- [Direction] Reproduce every one of the following lines word for word, without changing anything.

** Start of Data for this task **

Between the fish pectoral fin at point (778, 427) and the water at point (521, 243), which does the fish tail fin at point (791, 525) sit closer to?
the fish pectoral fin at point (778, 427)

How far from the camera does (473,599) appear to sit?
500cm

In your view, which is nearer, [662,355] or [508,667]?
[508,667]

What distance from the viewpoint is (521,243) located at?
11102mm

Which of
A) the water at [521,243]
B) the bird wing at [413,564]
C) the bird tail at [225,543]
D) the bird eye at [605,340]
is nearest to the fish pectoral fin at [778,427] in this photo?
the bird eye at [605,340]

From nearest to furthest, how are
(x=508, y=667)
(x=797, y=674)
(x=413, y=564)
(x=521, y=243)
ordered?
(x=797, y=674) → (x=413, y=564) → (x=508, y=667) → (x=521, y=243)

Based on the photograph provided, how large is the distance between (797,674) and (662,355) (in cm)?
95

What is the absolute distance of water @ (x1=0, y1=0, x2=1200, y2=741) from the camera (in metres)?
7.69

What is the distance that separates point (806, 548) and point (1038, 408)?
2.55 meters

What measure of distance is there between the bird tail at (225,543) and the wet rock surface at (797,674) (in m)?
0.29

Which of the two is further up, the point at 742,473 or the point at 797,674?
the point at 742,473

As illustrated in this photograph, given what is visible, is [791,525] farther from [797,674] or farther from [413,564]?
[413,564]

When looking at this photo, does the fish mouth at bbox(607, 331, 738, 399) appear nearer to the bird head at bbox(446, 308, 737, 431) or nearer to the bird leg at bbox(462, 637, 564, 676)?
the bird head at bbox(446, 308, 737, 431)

** End of Data for this task **

- [Problem solution]
Between the fish pectoral fin at point (778, 427) and the water at point (521, 243), which does the fish tail fin at point (791, 525) sit closer to?
the fish pectoral fin at point (778, 427)

How far from the camera does (473,599) appear to sit?
500cm

In your view, which is nearer, [662,355] or [508,667]?
[508,667]

What distance from the viewpoint is (521,243) located at?
11102mm

Which of
A) the water at [521,243]
B) the bird wing at [413,564]
C) the bird tail at [225,543]
D) the bird eye at [605,340]
is nearest to the fish pectoral fin at [778,427] in this photo?
the bird eye at [605,340]

From nearest to furthest, how are
(x=508, y=667)
(x=797, y=674)
(x=413, y=564)
(x=521, y=243)
ordered?
(x=797, y=674) → (x=413, y=564) → (x=508, y=667) → (x=521, y=243)

Based on the photograph provided, how large is the distance between (797,674) and (662,355) (in cm)?
95

What is the absolute distance of water @ (x1=0, y1=0, x2=1200, y2=741) from the camera (in metres)?
7.69

What is the distance that separates point (806, 548) and point (1038, 408)?
2.55 meters

What measure of distance is there between the bird tail at (225,543) and the wet rock surface at (797,674) (in m)?
0.29

Which of the two is further up, the point at 742,473 or the point at 797,674?
the point at 742,473

As illustrated in this photograph, given what is visible, is [791,525] farther from [797,674] or farther from [413,564]?
[413,564]

When looking at this photo, does the fish mouth at bbox(607, 331, 738, 399) appear nearer to the bird head at bbox(446, 308, 737, 431) or nearer to the bird leg at bbox(462, 637, 564, 676)?
the bird head at bbox(446, 308, 737, 431)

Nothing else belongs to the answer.